Trendnet ac1750 2015 Review
Can be summarized nicely in a single word: throughput. This is an incredibly powerful 802.11ac router; its performance for its relatively modest price point is unsurpassed.
Trendnet AC-1750 TEW-812DRU That’s not to say that the TEW-812DRU is a one-trick pony, though; the feature set is more than satisfactory, and the hardware provides plenty of selling points beyond raw wireless bitrate.
If what you value is throughput above all else, you can stop reading right now – but how does this unit compare to other wireless routers in the bigger picture?
Let’s take a look at that question.
Trendnet AC-1750(TEW-812DRU) – Hardware
With real-world bandwidth in the neighborhood of 300Mbps, it shouldn’t come as a surprise that there’s some pretty heavy-duty hardware on this router’s mainboard.
As a matter of fact, you could probably figure that much at a glance; Trendnet prioritizes function over form, and so the AC-1750’s case is a big, chunky box equipped with large, obvious vents; it’s not exactly stylish, but it does an excellent job dissipating the heat generated by the router’s SoC.
The CPU is a BCM4706 clocked at 600MHz; this is a MIPS32 core that’s not the newest option available, but it still offers solid performance, and using a mature platform like this enables Trendnet to make the software optimizations that permit the router’s performance figures.
The radio and the amplifiers are the standout here, of course; the TEW-812DRU can work with much higher levels of broadcasting power than most of the wireless routers on the market.
Wired performance is as good as the wireless.
Trendnet’s Ethernet switch is robust, and that means consistent, high bandwidth from the four gigabit Ethernet ports.
The single USB port doesn’t provide particularly excellent speeds compared to other routers in the TEW-812DRU’s price range, but it’s not a significant enough bottleneck to invalidate the performance lead that this model has.
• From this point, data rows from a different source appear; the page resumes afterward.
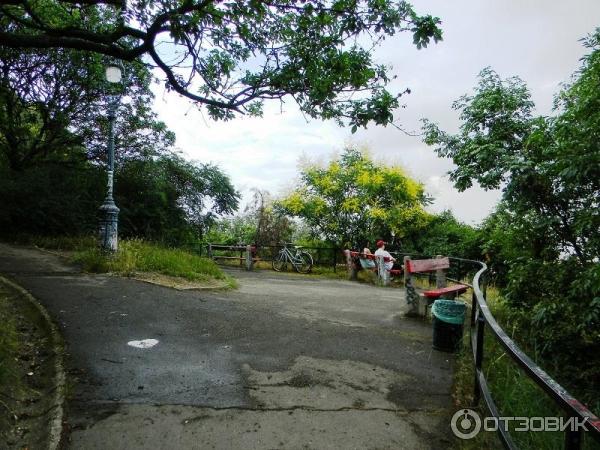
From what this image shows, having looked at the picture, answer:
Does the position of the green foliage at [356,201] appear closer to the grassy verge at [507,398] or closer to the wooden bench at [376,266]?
the wooden bench at [376,266]

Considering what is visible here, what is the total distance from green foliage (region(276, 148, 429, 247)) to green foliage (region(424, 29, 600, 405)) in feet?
27.6

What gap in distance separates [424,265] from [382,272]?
6.02 meters

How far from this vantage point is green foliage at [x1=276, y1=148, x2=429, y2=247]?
17391mm

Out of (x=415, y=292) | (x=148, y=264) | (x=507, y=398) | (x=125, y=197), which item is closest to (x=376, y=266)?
(x=415, y=292)

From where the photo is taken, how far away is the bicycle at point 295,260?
17.0 m

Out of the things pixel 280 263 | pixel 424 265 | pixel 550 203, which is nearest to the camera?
pixel 550 203

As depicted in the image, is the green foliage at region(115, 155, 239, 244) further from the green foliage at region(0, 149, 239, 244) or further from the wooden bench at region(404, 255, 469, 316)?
the wooden bench at region(404, 255, 469, 316)

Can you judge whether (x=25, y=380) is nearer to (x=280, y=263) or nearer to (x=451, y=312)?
(x=451, y=312)

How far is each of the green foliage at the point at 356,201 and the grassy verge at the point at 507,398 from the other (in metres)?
12.3

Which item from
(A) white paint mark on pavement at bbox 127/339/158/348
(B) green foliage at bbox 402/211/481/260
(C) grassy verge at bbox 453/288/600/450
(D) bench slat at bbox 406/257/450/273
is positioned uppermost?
(B) green foliage at bbox 402/211/481/260

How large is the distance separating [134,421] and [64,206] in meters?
13.7

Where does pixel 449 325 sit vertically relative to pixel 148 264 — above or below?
below

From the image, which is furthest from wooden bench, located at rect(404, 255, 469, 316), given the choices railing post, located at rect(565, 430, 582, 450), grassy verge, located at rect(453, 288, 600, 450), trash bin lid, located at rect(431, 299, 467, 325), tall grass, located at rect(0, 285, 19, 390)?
tall grass, located at rect(0, 285, 19, 390)

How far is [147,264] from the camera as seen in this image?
9680 millimetres
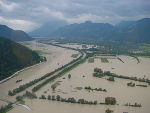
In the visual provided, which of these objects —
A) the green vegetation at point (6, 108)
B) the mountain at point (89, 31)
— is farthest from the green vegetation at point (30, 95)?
the mountain at point (89, 31)

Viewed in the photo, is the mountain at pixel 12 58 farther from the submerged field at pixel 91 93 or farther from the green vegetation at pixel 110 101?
the green vegetation at pixel 110 101

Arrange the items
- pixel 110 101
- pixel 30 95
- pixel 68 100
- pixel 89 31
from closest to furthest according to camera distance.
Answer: pixel 110 101
pixel 68 100
pixel 30 95
pixel 89 31

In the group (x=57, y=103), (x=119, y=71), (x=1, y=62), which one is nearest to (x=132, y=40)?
(x=119, y=71)

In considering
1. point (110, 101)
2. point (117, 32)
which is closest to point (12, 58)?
point (110, 101)

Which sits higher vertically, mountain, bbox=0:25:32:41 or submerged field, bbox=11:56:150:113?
mountain, bbox=0:25:32:41

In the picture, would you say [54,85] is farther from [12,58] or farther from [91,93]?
[12,58]

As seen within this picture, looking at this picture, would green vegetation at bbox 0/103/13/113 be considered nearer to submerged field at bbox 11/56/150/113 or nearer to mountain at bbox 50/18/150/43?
submerged field at bbox 11/56/150/113

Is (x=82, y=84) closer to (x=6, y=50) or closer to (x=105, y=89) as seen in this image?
(x=105, y=89)

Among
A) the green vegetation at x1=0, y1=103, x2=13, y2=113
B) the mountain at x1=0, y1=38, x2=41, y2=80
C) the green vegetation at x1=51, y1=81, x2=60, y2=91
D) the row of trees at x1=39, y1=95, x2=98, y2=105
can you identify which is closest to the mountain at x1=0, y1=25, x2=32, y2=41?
the mountain at x1=0, y1=38, x2=41, y2=80
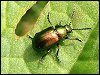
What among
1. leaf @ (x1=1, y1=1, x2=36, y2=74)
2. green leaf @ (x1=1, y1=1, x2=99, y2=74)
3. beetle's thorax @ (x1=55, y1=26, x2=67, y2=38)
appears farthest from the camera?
beetle's thorax @ (x1=55, y1=26, x2=67, y2=38)

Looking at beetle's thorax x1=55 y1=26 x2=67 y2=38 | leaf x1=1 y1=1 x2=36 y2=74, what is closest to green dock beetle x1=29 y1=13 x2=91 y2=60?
beetle's thorax x1=55 y1=26 x2=67 y2=38

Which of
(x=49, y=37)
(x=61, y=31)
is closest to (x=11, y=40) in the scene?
(x=49, y=37)

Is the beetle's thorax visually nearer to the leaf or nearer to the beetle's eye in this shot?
the beetle's eye

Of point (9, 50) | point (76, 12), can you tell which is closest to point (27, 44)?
point (9, 50)

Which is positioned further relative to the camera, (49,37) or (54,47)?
(54,47)

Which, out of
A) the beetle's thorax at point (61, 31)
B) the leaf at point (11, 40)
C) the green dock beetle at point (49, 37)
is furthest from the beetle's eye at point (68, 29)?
the leaf at point (11, 40)

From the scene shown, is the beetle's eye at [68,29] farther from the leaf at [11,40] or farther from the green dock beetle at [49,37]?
the leaf at [11,40]

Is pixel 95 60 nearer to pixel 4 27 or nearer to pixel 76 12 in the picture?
pixel 76 12

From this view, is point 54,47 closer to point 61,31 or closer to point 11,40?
point 61,31

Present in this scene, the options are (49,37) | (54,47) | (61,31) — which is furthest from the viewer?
(61,31)
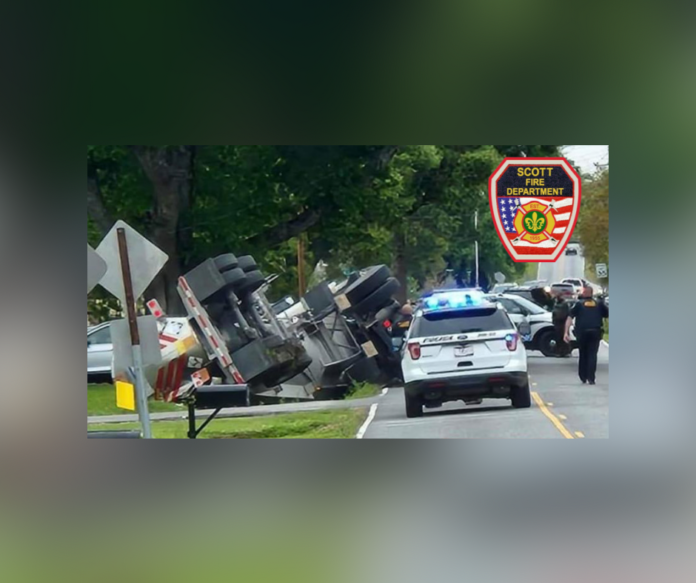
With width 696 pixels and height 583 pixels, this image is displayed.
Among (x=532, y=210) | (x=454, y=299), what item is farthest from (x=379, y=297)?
(x=532, y=210)

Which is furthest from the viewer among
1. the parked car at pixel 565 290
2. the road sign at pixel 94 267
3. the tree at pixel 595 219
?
the road sign at pixel 94 267

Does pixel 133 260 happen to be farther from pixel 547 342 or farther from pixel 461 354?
pixel 547 342

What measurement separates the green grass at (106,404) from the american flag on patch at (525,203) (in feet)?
7.42

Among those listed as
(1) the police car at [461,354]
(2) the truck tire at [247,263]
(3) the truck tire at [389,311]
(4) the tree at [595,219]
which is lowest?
(1) the police car at [461,354]

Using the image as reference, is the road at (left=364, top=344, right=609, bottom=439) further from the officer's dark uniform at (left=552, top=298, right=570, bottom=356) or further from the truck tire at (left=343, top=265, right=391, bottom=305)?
the truck tire at (left=343, top=265, right=391, bottom=305)

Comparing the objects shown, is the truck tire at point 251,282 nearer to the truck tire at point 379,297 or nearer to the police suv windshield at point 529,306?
the truck tire at point 379,297

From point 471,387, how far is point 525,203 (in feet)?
3.80

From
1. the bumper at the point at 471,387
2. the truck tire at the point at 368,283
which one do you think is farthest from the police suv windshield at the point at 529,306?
the truck tire at the point at 368,283

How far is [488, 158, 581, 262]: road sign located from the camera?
5207 millimetres

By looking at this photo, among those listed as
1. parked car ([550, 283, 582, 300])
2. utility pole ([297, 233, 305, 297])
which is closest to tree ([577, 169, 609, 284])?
parked car ([550, 283, 582, 300])

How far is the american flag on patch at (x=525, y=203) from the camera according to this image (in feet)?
17.1

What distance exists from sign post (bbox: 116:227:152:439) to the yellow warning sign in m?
0.04
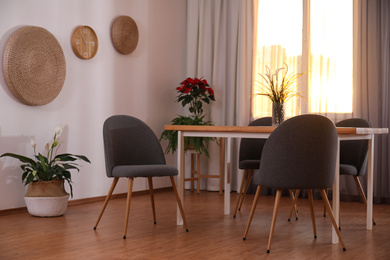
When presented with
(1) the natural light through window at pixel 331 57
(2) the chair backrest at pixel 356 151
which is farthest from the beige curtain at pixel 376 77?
(2) the chair backrest at pixel 356 151

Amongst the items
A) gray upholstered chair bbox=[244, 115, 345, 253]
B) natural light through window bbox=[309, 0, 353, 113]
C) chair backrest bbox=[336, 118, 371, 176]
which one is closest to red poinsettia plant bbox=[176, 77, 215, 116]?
natural light through window bbox=[309, 0, 353, 113]

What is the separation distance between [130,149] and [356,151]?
67.9 inches

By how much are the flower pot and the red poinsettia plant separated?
199 cm

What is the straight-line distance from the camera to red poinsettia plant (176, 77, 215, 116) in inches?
232

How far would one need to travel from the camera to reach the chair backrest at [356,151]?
4.12m

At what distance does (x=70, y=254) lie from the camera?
3.00 m

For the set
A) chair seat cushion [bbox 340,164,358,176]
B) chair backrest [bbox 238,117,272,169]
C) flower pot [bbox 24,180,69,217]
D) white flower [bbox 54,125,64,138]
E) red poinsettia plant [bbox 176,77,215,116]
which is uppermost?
red poinsettia plant [bbox 176,77,215,116]

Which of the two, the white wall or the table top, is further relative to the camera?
the white wall

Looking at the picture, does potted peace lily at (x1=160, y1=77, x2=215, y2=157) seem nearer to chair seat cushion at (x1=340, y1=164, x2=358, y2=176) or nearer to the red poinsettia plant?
the red poinsettia plant

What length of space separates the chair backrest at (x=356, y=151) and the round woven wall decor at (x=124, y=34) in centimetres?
229

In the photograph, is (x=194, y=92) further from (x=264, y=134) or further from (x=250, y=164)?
(x=264, y=134)

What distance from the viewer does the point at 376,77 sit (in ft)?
17.6

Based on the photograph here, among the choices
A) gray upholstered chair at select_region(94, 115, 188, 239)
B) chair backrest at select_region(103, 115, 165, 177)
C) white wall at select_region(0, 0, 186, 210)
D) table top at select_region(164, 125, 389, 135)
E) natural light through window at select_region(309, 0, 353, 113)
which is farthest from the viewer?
natural light through window at select_region(309, 0, 353, 113)

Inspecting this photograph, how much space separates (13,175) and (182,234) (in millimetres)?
1600
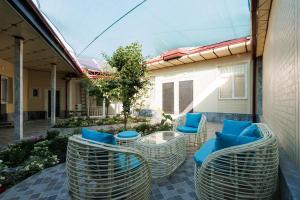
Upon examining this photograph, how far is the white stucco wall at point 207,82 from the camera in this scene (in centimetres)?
853

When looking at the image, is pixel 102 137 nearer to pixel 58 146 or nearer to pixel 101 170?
pixel 101 170

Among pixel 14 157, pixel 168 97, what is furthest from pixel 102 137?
pixel 168 97

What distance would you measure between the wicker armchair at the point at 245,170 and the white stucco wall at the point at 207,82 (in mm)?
6801

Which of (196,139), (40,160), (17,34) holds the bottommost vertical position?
(40,160)

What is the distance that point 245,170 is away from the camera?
5.88 ft

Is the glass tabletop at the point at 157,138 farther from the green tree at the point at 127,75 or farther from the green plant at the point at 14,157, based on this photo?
the green tree at the point at 127,75

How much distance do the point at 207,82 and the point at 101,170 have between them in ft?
28.8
Everything is very stable, which isn’t much of a surprise given the tankish case and the huge heatsinks it conceals; you aren’t going to be spending a lot of time rebooting this router.
As mentioned above, the bare-metal level software is definitely very well done; it’s stable and places very little overhead on the unit’s performance.
The big question here is in the user interface and the more optional features, though.
Let’s start with the bad news: the control panel itself is questionable, to put it mildly.
The layout is fine, but the menus themselves are badly implemented and sluggish; it makes even simple administrative tasks more of a chore than they need to be.
Still, while this is definitely a bad point, let’s keep in mind what a small piece of the overall picture it is.
One of the more interesting things…
… here is how granular the wireless settings are. You’re able to control channel width and the data rate per channel manually, for example; these are the sorts of advanced settings that you typically require a third-party firmware to change from the hardcoded defaults.
It makes the menus a little bit more intimidating, but all the same these are nice functions to have available. Just keep one point in mind – if you don’t know what it is, you don’t need to change it.
The QoS features are solid,
and the guest networking features are very impressive.
You can run as many as four SSIDs on each band; that’s a total of eight virtual networks at any one time, which is frankly a little excessive.
Obviously, using these functions too heavily will incur some performance loss, but it’s still nice to have the option in case you need it.
The virtual server functionality is also worth taking note of; it’s a more in-depth take on the standard port forwarding tools.
Of course, you still have your NAS and media server functionality over the USB port; it works about the same way it does on most other routers, but the wireless speed benefits of the TEW-812DRU help to make large HD media files a bit more usable.
In raw networking performance
The TEW-812DRU is absolutely astounding, and its modest retail price makes that look even better.
There are more powerful routers, but Trendnet makes very good use of what they have here.
In terms of software, it’s mostly good, if a little less feature-rich than some of its competitors; the feature set is definitely tailored to more advanced users, for what it’s worth.
All in all, the Trendnet AC-1750(TEW-812DRU isn’t particularly “cool”, but it does the basic job that a wireless router should, and it’s really good at it; it’s definitely worth looking into.